In a warm, humid climate, like Houston's, most people turn to vapor compression cooling because it can cool (albeit somewhat inefficiently) with moist air.
At NREL, engineers talk about "sensible" cooling loads - the dry bulb temperature shown by a thermometer — and "latent" loads, which reflect uncomfortable humidity. "The problem with normal vapor compression air conditioning is if most of your load is latent," Judkoff says, "you've got to accomplish a little bit of cooling to make people comfortable, but you've got to accomplish a lot of drying to make people comfortable."
Vapor compression machines run warm, humid air by a chilled coil. "The coil is cold enough that that humid air goes to the dew point and it drops moisture. But as soon as you satisfy the thermostat — let's say you've got the temperature down to 70 or 72 degrees — well, it stops. The humidity is still there."
This problem is usually solved by chilling the air to a much colder temperature, wringing out the moisture, he says. Then the air is warmed back up to a comfortable room temperature, a brute-force solution that wastes a lot of electricity.
Going back to the drawing board, NREL engineers turned to desiccants — water-absorbing compounds that dry the surrounding environment.

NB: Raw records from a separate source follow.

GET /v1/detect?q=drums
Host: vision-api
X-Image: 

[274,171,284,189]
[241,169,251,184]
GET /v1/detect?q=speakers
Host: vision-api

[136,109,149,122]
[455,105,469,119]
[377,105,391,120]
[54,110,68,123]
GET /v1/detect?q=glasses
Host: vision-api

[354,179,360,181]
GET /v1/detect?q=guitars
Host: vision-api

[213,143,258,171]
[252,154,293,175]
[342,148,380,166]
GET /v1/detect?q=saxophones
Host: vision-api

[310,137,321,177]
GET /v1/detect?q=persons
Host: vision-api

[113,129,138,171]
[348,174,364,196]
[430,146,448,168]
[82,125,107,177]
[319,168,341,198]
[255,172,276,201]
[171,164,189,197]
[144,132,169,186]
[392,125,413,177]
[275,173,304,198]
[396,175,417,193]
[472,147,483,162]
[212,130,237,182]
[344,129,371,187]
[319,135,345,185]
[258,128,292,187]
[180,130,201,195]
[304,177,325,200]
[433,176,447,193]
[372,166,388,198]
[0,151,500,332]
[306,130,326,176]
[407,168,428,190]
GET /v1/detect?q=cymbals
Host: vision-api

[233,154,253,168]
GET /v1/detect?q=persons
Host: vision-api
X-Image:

Desiccants have been used on a commercial scale in manufacturing processes that required strict moisture control, Judkoff says. (They are also in the little sugar-packet-sized sachets — clearly marked "DO NOT EAT" — found in the packaging for many consumer electronics.)
In building a prototype, the NREL researchers used a calcium chloride salt solution as a desiccant and relied on a technical breakthrough from a company that had found a way to keep tiny, corrosive desiccant droplets from leaking into the metal ductwork of the device.

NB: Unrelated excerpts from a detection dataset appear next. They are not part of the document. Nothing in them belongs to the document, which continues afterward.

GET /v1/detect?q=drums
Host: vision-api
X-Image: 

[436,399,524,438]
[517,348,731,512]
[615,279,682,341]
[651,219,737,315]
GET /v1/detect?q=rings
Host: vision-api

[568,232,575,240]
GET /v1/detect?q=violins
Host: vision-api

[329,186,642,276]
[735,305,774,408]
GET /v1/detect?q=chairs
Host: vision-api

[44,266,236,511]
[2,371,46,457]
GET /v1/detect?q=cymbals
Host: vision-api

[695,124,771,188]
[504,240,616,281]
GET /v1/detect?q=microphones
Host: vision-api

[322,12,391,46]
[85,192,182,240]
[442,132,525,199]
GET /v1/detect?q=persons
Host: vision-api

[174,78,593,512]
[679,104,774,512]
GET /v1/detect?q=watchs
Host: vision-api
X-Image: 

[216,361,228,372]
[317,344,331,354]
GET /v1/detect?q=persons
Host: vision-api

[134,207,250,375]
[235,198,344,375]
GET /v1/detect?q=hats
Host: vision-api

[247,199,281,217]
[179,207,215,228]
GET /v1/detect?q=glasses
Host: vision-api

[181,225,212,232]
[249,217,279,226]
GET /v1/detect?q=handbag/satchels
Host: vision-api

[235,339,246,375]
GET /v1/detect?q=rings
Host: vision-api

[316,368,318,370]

They turned to another vendor for a high-tech membrane that prevents liquid water from crossing from one side to the other but allows water vapor to freely move through it. The desiccant solution is contained on one side of the membrane, but as air is drawn through from the other side, it is cooled through evaporation and dried as the desiccant absorbs water, Judkoff says.
"We've designed all that into a single core, in which the drying and the cooling are accomplished sort of instantaneously as the air passes through," Judkoff says. "We got rid of all the disadvantages of evaporative cooling, but we kept all the advantages — evaporative cooling is a very efficient form of cooling."

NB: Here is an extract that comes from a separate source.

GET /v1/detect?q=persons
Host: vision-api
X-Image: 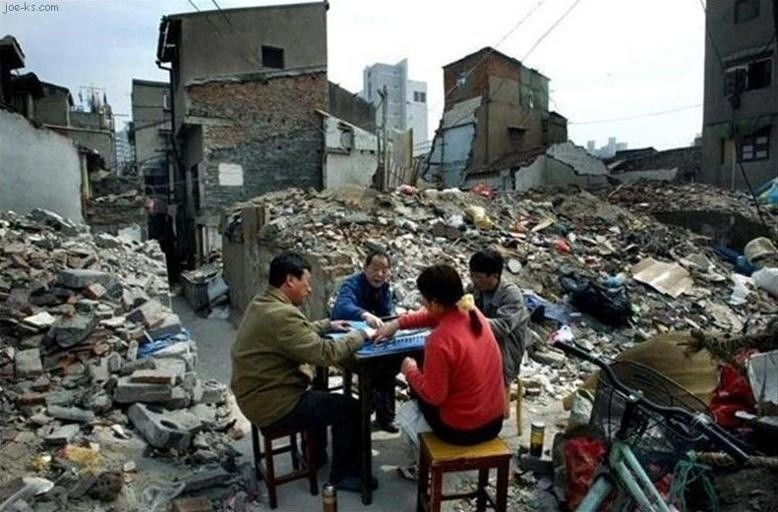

In modeling how the DEVap system would perform in Phoenix, "we get on the order of 90 percent savings" in electrical demand, Judkoff says, when compared with a high-efficiency 18 SEER vapor compression air conditioner.
The system sees a 50 percent power savings even in swampy Houston-like conditions, Judkoff says.
While others have proposed somehow combining evaporative and desiccant cooling, Judkoff says NREL is the first to come up with a practical, cost-effective approach. "We've proved it out thermodynamically in some testing and have now written some more careful models to see how it actually behaves in some typical buildings and climates," he says.
One caveat is that DEVap air conditioners require a low-temperature heat source (in the range of 160 to 180 degrees Fahrenheit) to warm the desiccant so that it releases the water it has absorbed. Judkoff says that could be accomplished through solar heating in some configurations, reducing power requirements even more.
In addition to reducing the load on the electrical grid, which should translate into lower carbon emissions, DEVap cooling eliminates the need for ozone-depleting CFC and HCFC refrigerants. Judkoff notes these compounds are actually worse greenhouse gases than carbon dioxide. For each unit of mass, "they can be 10,000 times more debilitating to the atmosphere," he says.
It could be two to three years before DEVap coolers become commercially available, Judkoff says. "We've gotten calls from a lot of major players out there," he says. "The size of the potential market is very large and the size of the potential energy savings worldwide is very large."